# What is expected
Echo the material below word for word, from the line with "Of the presented options" through the line with "the wooden feeding box edge at (x=88, y=37), the", both of those lines included.
——————
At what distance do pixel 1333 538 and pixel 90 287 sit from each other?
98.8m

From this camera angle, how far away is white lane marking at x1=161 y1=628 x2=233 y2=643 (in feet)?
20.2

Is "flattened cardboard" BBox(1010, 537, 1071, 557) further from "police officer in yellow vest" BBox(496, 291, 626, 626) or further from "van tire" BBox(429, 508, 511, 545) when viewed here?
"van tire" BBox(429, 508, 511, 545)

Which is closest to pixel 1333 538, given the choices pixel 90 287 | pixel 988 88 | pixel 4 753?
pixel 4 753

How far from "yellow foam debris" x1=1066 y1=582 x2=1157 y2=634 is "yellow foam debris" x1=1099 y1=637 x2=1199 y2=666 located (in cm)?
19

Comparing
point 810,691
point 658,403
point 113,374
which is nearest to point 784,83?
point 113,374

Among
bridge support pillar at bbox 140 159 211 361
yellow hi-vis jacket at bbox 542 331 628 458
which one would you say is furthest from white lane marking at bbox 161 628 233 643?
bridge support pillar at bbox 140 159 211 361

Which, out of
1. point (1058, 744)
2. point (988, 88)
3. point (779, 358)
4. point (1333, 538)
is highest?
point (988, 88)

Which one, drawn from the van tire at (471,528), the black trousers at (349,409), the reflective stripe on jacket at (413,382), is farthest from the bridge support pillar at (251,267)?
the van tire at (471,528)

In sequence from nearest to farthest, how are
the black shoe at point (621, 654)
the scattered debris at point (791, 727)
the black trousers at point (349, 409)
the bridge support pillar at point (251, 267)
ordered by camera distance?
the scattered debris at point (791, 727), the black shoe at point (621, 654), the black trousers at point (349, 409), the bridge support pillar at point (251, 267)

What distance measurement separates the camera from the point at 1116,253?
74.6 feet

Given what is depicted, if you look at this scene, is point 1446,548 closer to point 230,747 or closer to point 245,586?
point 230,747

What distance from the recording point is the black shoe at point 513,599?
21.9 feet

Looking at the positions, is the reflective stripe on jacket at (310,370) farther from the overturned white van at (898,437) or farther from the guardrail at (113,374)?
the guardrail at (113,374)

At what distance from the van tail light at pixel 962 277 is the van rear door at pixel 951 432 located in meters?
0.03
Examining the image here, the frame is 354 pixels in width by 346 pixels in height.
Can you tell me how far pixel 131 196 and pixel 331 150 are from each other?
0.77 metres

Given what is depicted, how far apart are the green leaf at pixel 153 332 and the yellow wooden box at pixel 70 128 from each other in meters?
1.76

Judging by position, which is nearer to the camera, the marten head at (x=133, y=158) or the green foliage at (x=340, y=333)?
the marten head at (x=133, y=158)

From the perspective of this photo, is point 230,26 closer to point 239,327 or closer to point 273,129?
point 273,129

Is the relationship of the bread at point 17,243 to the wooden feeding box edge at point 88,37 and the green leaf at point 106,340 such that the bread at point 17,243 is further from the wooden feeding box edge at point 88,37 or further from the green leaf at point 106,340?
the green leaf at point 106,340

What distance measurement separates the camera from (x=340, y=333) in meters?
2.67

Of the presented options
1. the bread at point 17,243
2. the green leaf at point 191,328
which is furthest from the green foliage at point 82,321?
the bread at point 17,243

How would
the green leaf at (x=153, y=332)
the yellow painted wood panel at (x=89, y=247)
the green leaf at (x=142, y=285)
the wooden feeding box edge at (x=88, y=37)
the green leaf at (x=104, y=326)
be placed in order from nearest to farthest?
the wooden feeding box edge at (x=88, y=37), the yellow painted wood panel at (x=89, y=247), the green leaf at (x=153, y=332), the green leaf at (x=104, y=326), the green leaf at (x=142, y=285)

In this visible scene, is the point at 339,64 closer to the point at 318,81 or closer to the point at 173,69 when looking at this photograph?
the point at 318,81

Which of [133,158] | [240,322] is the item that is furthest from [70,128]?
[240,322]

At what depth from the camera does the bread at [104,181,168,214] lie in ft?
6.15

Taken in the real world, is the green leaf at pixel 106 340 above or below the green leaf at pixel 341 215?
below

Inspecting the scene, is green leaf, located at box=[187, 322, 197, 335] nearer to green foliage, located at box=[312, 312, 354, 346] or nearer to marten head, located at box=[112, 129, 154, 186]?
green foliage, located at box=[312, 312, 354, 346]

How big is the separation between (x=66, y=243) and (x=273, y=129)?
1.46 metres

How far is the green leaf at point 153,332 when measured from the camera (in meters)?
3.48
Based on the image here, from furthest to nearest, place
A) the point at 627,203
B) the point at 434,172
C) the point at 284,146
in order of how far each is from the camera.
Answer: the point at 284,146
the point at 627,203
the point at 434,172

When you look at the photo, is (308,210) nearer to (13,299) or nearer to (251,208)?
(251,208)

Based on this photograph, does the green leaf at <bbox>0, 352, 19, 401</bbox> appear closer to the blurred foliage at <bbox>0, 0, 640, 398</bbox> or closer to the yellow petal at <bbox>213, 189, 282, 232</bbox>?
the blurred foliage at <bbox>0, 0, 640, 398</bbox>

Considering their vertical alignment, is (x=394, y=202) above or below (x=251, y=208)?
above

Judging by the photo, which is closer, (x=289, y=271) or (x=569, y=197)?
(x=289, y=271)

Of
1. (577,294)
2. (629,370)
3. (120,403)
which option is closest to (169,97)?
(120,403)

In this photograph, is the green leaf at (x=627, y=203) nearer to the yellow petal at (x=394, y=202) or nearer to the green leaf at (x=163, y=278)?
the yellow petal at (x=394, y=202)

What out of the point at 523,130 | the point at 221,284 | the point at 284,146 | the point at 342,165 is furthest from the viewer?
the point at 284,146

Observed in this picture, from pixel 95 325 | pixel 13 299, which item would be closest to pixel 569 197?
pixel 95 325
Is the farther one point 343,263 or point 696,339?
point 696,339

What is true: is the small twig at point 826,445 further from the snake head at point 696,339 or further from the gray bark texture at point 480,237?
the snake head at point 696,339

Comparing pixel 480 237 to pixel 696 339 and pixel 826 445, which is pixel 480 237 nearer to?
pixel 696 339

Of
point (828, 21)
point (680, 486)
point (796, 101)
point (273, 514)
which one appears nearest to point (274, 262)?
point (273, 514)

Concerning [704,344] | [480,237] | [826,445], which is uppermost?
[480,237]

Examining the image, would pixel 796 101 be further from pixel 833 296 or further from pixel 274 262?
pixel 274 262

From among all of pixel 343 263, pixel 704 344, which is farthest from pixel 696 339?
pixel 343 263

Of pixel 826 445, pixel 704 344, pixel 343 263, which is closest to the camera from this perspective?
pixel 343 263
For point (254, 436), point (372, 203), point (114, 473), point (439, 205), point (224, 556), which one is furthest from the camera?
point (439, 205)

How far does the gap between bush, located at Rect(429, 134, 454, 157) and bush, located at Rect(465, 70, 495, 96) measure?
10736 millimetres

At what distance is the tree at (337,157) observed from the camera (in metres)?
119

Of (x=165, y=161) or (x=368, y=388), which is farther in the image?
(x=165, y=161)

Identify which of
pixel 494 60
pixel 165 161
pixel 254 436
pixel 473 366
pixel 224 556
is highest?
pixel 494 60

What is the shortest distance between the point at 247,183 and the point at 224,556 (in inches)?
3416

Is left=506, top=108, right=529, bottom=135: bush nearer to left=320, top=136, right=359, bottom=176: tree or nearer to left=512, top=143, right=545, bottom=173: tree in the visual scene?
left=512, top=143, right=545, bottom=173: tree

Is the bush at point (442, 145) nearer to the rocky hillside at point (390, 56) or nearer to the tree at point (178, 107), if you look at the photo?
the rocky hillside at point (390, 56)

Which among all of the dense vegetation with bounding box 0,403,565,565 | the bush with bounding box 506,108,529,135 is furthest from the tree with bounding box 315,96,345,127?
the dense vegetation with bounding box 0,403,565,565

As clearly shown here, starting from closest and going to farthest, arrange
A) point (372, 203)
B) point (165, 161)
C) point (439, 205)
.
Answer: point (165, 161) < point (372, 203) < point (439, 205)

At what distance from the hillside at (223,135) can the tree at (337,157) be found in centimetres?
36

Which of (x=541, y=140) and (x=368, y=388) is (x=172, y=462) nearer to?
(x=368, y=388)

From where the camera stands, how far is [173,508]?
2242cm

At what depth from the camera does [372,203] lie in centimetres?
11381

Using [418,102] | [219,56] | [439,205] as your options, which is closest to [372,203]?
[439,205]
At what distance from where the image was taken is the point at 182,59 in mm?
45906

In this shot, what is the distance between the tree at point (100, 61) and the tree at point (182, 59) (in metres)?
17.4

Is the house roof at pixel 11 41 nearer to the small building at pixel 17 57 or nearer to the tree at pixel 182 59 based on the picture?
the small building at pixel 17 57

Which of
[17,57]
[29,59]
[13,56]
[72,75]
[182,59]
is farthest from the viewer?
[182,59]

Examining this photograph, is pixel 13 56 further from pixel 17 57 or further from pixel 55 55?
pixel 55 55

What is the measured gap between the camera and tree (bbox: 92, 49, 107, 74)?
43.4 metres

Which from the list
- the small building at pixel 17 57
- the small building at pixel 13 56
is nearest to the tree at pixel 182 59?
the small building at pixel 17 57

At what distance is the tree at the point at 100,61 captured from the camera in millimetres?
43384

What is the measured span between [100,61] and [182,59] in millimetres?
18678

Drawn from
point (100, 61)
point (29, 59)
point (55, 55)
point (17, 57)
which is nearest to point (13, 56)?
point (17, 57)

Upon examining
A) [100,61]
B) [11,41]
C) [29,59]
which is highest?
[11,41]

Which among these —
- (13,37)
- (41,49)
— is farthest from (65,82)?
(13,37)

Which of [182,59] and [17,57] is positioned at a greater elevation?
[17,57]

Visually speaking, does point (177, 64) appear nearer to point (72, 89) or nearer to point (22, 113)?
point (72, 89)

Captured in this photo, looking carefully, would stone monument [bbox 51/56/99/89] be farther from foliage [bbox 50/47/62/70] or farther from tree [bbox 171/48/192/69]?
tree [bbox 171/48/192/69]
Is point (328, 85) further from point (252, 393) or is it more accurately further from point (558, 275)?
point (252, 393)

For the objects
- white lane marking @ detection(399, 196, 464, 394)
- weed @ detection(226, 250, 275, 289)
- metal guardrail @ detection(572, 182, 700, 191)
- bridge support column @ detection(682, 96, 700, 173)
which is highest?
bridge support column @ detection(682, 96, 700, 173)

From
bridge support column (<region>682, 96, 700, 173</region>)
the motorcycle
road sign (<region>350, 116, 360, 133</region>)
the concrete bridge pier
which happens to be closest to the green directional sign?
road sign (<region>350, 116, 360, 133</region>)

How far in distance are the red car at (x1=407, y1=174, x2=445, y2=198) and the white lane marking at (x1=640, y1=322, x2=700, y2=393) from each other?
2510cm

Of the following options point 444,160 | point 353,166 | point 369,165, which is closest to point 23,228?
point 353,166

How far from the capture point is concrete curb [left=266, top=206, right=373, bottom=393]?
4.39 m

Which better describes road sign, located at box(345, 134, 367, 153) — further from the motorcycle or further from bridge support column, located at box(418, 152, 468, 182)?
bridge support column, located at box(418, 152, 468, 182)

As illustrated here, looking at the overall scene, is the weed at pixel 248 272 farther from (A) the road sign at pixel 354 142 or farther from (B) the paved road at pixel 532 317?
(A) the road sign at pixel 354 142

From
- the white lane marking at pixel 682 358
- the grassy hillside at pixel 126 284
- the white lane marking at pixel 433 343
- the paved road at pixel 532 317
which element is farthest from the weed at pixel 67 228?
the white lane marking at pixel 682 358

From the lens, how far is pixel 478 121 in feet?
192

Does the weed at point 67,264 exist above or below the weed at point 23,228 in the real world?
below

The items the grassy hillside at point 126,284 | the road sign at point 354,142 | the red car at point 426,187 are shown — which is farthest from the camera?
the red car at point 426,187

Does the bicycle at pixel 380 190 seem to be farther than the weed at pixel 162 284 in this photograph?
——————
# Response to this task
Of the presented options
1. the bread at point 17,243
2. the green leaf at point 191,328
which is furthest from the green foliage at point 82,321?
the bread at point 17,243

How would
the green leaf at (x=153, y=332)
the yellow painted wood panel at (x=89, y=247)
the green leaf at (x=142, y=285)
the wooden feeding box edge at (x=88, y=37)
the green leaf at (x=104, y=326)
be placed in order from nearest to farthest?
the wooden feeding box edge at (x=88, y=37), the yellow painted wood panel at (x=89, y=247), the green leaf at (x=153, y=332), the green leaf at (x=104, y=326), the green leaf at (x=142, y=285)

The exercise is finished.